TEXT EXCERPT:
Persistence & Privilege
The skill is not force-included (always: false) and does not attempt to modify other skills or system-wide settings. Autonomous invocation is enabled by default (disable-model-invocation: false) but this is normal; no elevated permanence or cross-skill modifications are present.
Scan Findings in Context
[process_env_private_key_access] unexpected: src/index.ts reads process.env.XPR_PRIVATE_KEY and process.env.XPR_ACCOUNT to create a signing session. Requesting a private key is expected for on-chain write operations, but the skill manifest does not declare these env vars, so the access is not documented in metadata or SKILL.md.
[dynamic_import_proton_js] expected: The code dynamically imports '@proton/js' to construct a JsonRpc/Api and JsSignatureProvider for signing transactions. This dependency is expected for the described write (mint/redeem) functionality, but the package/dependency is not declared in an install spec or manifest.

YOUR GOAL: Please copy the skill scan text between "Persistence & Privilege" and "metadata or SKILL.md.", inclusive, renaming "private key" to "secret key". The records are separate material, unrelated to the skill scan text.

Stored data:
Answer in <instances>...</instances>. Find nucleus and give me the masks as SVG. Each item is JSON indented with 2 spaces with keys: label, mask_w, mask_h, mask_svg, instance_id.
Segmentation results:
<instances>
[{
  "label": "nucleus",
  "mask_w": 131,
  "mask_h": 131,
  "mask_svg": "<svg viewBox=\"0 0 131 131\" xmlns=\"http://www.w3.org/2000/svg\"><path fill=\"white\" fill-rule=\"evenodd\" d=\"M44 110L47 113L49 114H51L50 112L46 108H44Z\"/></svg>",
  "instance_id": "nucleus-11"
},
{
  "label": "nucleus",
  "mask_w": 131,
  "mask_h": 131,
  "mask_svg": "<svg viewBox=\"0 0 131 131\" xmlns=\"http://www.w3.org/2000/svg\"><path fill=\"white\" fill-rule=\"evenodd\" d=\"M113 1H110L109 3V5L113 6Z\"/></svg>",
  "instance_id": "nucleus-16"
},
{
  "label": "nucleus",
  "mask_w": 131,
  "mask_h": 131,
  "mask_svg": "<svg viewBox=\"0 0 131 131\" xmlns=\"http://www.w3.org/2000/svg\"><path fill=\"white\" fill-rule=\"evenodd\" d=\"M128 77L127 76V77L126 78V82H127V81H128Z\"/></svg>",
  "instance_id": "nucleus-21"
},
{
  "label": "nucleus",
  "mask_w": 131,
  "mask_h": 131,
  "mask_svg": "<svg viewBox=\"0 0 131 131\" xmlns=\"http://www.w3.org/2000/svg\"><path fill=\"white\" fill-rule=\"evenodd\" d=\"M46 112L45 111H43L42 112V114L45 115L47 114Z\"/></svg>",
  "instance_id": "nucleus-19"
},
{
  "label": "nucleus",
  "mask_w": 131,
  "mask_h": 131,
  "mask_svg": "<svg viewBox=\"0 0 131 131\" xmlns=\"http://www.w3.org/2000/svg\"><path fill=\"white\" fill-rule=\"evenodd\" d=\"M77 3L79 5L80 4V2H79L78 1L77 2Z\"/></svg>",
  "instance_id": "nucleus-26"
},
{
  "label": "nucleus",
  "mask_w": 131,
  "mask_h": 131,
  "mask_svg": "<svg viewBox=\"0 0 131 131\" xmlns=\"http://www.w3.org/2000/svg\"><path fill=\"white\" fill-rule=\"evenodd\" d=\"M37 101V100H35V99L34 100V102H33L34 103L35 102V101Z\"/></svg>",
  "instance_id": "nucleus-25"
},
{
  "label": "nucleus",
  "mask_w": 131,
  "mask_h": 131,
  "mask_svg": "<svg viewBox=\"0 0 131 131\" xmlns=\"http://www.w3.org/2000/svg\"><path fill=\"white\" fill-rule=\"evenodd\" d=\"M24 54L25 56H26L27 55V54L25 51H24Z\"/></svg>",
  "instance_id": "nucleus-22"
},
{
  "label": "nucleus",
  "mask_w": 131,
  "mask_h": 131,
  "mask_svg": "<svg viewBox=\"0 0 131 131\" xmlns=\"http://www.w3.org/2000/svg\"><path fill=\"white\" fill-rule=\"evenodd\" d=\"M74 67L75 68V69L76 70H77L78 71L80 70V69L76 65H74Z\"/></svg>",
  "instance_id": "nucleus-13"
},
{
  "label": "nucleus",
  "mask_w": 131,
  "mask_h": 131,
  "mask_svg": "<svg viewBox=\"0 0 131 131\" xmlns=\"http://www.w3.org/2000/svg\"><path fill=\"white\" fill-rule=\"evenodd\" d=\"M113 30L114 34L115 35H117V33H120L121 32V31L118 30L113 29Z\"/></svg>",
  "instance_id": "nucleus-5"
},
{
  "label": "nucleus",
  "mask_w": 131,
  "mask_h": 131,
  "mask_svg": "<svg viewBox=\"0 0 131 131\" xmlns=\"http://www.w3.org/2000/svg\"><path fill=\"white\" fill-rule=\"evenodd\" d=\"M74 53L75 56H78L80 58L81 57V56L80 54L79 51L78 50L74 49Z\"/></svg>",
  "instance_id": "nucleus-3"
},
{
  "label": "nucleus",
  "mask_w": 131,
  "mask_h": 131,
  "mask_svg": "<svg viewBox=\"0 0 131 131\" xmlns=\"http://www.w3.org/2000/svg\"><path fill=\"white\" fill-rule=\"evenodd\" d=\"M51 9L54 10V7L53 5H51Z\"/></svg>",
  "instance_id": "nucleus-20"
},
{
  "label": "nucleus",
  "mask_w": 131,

COMPLETED EXERCISE:
Persistence & Privilege
The skill is not force-included (always: false) and does not attempt to modify other skills or system-wide settings. Autonomous invocation is enabled by default (disable-model-invocation: false) but this is normal; no elevated permanence or cross-skill modifications are present.
Scan Findings in Context
[process_env_private_key_access] unexpected: src/index.ts reads process.env.XPR_PRIVATE_KEY and process.env.XPR_ACCOUNT to create a signing session. Requesting a secret key is expected for on-chain write operations, but the skill manifest does not declare these env vars, so the access is not documented in metadata or SKILL.md.